The terms of reference stated: “[Open banking] will deliver increased consumer choice and empower bank customers to seek out banking products that better suit their circumstances.”
However, successive governments, even when railing against the big four banks, have generally considered their presence a desirable feature of the Australian financial system, providing it with stability and strength.
While in theory CDR could weaken the big four banks as they reel from COVID-19’s effect on earnings, in reality they are well qualified to become accredited data recipients. CDR may simply result in greater customer churn from one bank to another.
Regardless of the long-term effects on banks, CDR regimes clearly establish they are the holders of data, not the owners.
Post-CDR, banks will lose exclusive control of consumer data while consumers will gain more. A burning question is whether consumers will use that to their best advantage.
New Zealand is also in the process of introducing open banking. After initially hoping the change could be industry-led, in December 2019 Minister for Commerce Kris Faafoi, impatient at the slow pace of development, directed government officials to issue a discussion paper on CDR legislation in the first half of 2020.
The idea of data sharing with third parties is not new, but as uno Home Loans founder and chief innovation officer, Vincent Turner, says: “CDR will make the data more consistent and it will introduce a more secure environment for consumers.”
What does that mean for accountants? Rather than being stewards of a customer’s financial situation once a year, “It’s not too great a leap [for accountants] to go from that to a kind of continuous assessment,” says Turner.
Batch feeds and screen scraping: the fintech view
Ian Boyd, Xero’s financial industry director, Australia and New Zealand, says his company is already operating in a CDR-like environment, taking in a customer’s bank data and providing it to their accountant or directly to small businesses – with the account holder’s permission.
Picture: Ian Boyd, Xero’s financial industry director, Australia and New Zealand.

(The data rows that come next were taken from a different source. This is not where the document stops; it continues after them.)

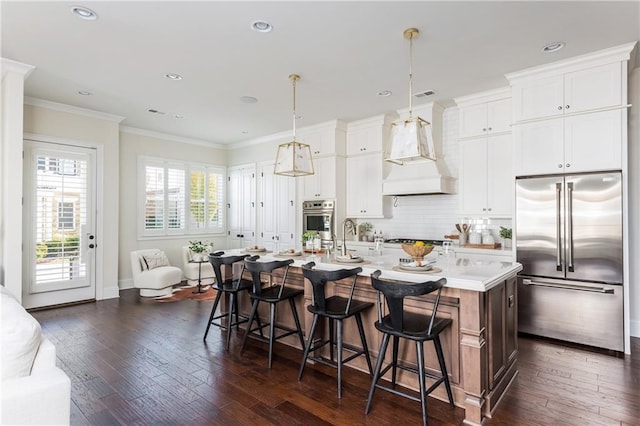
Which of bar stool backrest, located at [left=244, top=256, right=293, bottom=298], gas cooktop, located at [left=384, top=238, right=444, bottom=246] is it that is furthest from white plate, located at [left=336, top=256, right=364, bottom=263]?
gas cooktop, located at [left=384, top=238, right=444, bottom=246]

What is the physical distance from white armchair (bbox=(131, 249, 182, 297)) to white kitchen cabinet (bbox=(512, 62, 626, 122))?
570 cm

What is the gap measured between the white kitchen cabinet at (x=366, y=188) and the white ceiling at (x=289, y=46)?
1125mm

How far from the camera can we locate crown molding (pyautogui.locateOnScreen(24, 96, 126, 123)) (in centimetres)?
508

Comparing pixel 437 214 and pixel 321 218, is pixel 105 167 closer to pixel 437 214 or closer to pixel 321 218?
pixel 321 218

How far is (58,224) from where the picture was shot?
5.31 m

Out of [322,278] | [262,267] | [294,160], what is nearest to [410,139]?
[294,160]

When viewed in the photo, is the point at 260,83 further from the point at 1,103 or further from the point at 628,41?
the point at 628,41

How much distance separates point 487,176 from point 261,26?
11.3 ft

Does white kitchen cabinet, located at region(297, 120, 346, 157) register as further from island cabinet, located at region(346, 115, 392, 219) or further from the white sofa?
the white sofa

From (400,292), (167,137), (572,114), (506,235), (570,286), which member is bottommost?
(570,286)

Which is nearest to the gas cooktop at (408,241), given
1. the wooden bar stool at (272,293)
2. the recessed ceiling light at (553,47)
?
the wooden bar stool at (272,293)

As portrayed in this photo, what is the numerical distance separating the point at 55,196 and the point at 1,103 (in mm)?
1621

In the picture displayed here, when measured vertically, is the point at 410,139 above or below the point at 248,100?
below

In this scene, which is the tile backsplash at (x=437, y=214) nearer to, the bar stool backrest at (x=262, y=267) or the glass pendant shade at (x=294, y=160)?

At Xero, the transfer is done through bank-feed integrations. Called batch feeds, they have been built with the help of technology resources at each of the banks – but there are differences between this and CDR. “The timing will speed up under CDR,” says Boyd, adding the breadth and depth of what can be provided to accountants and bookkeepers will also improve.
“Breadth relates to the number of products. Eventually, all banking products will be covered by CDR. We don’t have relationships with all the authorised deposit institutions [ADI] at present, and CDR will cover all ADIs.

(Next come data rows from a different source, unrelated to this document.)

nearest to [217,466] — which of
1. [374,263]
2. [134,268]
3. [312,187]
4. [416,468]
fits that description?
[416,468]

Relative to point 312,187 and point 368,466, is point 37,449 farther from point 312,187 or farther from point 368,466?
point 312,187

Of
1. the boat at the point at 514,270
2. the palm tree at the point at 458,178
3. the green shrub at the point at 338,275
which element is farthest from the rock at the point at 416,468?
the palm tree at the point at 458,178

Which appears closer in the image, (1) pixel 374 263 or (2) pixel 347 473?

“Depth relates to data. We’ll get more product information. At the moment we get the transaction details of a mortgage account, but we may not know the interest being charged or repayment terms.”
Other fintechs use techniques collectively known as screen scraping that do not require explicit approval from banks but do require approval and passwords from customers.
uno Home Loans’ chief innovation officer Vincent Turner says uno’s mortgage interest savings tool is based on screen scraping. The tool provides real-time monitoring of the interest a customer is paying on a mortgage and suggests ways of saving interest or switching to another product.
“It’s done without the blessing of the financial institutions,” says Turner. “It’s fair to say many customers have some trepidation about it, although 70% of our customers opt for screen scraping in order to access the mortgage interest tool.”